I knew they were different, but not sure how. I know it is a silly question but trailing, would that be when they are given the scent of a person they are looking for and follow it? What would air scenting be used for?

I have done track work and understand how that works, but am curious at other types.

I agree with you on the dogs work. I would love to have an opportunity to watch this. I see you have a HRD, SAR and trailing dog. 

I know another poster mentioned a book, do you have any other suggestions, I would like to read more about it.


----------



## NancyJ (Jun 15, 2003)

Just got back from training
We were going to do water training tomorrow but figured the roads were too icy and it was going to be below 20............

Basically, they way we do water is the dog "steers the boat" We train the dog to work on the front of the boat and work the scent cone during training enough *by moving in and out of it that the dog learns to move its body in the direction of the scent. When we get over source the dog flips around and starts to work back.

The thing that makes water from a boat a little more complex than land cadaver is the dog is constrained by the boat as they cannot pinpoint source - the driving the boat method really helps. We are not requiring a trained alert but rely on body language and the hook back to walk the gunnels.

Some people let the dog jump in and circle the scent - they will do that but there can be dangers in letting the dog do this.

For thermoclines - we have a temperature device you can drop to the bottom and it will take the temperature every 5 feet.

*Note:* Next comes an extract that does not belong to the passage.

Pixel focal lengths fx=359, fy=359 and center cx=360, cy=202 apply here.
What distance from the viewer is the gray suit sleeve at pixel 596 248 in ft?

When water temps are below 40F there is not much decomp. In really deep cold water the body may not float due to pressure.

If you have a thermocline you have to break it up. If it is not too deep a speed boat can do it. If it is deeper you can drag an anchor through it etc.

It is very interesting because even lakes can have currents underneath so what is going on underneath will influence where the scent comes out. If you really want to see it - take some smoke bombs out and throw them in a lake!!!!! (They work underwater)


----------



## NancyJ (Jun 15, 2003)

> Originally Posted By: novarobinI knew they were different, but not sure how. I know it is a silly question but trailing, would that be when they are given the scent of a person they are looking for and follow it? What would air scenting be used for?


Well it is not really all that different to the dog - the problem with only trailing is that after a certain amount of time the trail starts to fade but, if the person is still alive, they are constantly sheeding scent which can be airborne. Early in a search ops you want those trailing dogs out there but as the search gets older (a few days) you want the air scent dogs scannig for scent. The reality is dogs follow scent to its source - trailing dogs air scent and air scent dog trail.

There is a current of air moving from our feet up and over our head. Groups of skin cells called rafts that fall off our body is carried in the current**. Imagine a fountain of scent coming off of our head - some falls to the ground. Some is picked up and carried on air currents, often for great distances. We have had some problems where the dog picked up airborne scent over 1/2 mile away.

When a dog is trailing they are picking up scent mostly from the ground in the general area where the person walked - sometimes not exactly where they walked, as described in a previous post. There is also scent associated with the footfall path (butyric acid from feet, crushed vegetation etc.) but the trailing dog follows the specific scent from that person - alhtough they may use other information in the track but we really have not been able to crawl into a dog's brain to figure out all that is going on.

Airscent dogs can be trained two ways - to find any human scent or to find the scent of a specific person. Those that are scent discriminating use a scent article and are usually started in trailing until they get down the concept that they need to find the person associated with the scent article. An airscent dog is gridded+++ in an area to pick up airborne scent, and they work from areas of lower to higher concentration.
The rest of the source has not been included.